_Task item_: How many lines below contain the word "Papio"? Reply solely with the number.

_Entries shown_:
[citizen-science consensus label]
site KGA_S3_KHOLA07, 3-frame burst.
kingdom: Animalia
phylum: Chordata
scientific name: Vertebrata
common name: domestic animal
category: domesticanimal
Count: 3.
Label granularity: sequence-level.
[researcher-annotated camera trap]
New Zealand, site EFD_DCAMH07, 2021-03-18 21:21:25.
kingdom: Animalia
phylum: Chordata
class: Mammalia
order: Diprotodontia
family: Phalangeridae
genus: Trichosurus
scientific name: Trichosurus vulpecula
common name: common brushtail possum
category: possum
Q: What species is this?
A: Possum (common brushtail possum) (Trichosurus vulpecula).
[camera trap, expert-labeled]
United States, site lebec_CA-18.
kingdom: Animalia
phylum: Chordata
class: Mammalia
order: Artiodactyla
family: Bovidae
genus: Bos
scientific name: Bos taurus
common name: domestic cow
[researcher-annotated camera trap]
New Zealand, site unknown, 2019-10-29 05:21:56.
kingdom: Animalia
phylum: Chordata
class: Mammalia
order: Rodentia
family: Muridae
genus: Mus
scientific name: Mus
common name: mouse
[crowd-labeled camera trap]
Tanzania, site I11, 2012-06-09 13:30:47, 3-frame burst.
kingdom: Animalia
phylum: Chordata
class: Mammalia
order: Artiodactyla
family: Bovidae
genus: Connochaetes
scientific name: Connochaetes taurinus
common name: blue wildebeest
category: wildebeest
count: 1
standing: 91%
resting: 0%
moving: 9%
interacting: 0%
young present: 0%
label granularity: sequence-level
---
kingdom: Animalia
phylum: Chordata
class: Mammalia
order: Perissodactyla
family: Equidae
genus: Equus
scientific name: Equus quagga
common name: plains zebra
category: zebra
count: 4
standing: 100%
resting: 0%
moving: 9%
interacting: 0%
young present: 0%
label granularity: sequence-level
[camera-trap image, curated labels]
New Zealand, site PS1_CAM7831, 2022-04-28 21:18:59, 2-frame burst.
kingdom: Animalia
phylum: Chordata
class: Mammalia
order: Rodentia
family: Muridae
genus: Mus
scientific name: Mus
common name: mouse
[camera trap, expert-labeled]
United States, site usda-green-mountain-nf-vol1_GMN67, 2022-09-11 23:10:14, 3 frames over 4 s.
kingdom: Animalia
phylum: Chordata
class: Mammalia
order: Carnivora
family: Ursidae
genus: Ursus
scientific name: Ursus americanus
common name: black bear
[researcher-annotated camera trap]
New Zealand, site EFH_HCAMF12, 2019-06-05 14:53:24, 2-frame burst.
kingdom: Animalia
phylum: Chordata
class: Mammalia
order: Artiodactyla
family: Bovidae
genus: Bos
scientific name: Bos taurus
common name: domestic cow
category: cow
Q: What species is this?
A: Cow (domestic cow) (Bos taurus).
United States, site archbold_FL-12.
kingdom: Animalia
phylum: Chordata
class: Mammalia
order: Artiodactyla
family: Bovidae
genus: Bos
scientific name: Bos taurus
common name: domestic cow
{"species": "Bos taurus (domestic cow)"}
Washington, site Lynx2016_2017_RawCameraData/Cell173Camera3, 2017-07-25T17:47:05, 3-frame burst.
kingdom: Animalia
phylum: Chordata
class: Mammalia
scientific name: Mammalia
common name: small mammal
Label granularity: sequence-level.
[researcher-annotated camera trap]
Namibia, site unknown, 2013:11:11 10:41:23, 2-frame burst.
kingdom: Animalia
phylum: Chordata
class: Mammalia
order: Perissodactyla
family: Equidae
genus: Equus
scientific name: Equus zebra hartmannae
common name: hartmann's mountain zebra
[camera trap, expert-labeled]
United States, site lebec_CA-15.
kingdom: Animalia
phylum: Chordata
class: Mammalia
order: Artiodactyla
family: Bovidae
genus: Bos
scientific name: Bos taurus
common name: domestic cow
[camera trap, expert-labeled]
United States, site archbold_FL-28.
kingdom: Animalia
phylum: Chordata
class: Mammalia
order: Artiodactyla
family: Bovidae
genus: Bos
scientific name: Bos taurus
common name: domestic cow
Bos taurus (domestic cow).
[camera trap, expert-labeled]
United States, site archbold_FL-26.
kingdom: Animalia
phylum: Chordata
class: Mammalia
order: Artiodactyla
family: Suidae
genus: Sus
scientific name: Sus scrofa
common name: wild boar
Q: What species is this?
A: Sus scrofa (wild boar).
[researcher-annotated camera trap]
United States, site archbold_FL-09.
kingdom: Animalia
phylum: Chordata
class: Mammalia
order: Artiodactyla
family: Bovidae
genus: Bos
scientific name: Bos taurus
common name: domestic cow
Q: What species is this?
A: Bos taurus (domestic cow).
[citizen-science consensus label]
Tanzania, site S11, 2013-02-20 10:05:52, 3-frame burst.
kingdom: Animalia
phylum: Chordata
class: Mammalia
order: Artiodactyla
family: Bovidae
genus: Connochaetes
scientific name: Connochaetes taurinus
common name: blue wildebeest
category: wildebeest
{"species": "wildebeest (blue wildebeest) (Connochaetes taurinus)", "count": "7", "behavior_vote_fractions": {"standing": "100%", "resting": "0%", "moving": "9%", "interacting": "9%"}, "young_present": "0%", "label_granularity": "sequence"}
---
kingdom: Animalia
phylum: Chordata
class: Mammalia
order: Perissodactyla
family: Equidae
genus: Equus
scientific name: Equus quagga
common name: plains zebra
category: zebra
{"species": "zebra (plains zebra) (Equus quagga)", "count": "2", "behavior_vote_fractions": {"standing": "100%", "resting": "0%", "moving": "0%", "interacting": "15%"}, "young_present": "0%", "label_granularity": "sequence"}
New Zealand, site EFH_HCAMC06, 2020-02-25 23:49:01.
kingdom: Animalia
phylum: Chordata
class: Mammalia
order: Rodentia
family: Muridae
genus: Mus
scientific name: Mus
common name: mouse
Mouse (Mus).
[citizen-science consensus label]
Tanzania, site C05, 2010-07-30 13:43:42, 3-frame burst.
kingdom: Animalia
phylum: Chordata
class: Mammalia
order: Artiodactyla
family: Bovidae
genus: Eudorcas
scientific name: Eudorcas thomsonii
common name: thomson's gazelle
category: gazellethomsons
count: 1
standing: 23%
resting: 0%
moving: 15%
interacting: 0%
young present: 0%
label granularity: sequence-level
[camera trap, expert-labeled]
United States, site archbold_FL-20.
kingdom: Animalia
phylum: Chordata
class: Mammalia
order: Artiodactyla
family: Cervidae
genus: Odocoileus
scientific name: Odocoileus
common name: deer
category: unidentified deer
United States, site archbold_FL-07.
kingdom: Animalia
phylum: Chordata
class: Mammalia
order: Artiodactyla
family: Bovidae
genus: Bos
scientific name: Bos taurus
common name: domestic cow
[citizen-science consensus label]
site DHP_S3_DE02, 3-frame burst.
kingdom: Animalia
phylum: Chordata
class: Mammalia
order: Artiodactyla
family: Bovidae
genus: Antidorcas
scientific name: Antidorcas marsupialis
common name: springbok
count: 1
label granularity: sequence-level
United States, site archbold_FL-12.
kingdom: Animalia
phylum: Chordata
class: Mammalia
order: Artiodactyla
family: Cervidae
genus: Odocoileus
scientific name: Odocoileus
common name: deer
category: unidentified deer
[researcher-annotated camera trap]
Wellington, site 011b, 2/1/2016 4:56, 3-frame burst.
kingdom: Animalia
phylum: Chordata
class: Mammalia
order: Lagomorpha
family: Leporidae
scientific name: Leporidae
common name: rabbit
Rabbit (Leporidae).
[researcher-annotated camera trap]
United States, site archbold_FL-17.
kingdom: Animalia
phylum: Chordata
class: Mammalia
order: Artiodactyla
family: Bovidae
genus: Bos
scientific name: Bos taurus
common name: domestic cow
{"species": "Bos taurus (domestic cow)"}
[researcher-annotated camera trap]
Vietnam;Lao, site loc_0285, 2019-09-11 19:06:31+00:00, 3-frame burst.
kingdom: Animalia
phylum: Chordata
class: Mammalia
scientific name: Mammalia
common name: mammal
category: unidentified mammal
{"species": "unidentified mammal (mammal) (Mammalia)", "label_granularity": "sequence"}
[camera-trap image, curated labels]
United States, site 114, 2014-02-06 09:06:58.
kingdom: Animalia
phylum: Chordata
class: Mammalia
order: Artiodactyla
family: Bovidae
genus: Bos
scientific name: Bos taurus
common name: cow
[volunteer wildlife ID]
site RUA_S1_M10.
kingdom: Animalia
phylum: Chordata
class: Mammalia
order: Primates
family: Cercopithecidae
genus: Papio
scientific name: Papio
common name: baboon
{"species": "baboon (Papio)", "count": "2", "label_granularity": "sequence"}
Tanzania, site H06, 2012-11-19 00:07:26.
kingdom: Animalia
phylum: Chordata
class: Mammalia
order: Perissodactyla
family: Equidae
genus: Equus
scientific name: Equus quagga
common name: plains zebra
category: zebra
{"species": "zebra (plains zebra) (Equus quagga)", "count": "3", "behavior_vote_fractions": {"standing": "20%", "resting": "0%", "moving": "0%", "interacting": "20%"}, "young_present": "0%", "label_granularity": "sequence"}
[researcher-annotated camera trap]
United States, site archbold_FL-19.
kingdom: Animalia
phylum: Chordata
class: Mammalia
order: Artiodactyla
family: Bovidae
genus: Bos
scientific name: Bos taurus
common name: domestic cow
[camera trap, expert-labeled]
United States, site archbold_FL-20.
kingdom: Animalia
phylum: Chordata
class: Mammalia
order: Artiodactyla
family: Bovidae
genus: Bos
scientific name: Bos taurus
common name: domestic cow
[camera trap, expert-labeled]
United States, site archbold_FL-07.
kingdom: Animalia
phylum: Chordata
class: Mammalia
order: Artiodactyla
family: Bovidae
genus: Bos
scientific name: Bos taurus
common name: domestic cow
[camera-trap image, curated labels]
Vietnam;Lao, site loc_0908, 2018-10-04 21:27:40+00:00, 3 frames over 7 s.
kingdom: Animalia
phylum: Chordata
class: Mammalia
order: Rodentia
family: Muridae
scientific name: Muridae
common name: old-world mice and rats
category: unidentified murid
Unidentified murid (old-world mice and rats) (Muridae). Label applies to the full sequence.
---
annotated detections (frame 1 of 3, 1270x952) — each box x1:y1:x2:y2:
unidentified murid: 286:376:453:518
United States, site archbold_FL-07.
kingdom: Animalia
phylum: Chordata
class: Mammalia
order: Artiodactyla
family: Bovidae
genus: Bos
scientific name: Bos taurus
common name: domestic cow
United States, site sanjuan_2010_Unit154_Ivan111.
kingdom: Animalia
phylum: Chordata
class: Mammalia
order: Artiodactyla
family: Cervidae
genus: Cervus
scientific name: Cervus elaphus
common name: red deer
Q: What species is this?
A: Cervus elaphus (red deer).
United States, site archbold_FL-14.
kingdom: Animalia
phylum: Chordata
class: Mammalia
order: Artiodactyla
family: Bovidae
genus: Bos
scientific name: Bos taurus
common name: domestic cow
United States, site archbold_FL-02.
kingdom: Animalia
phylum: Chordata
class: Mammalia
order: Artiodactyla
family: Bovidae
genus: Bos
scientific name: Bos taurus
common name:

_Task output_: 3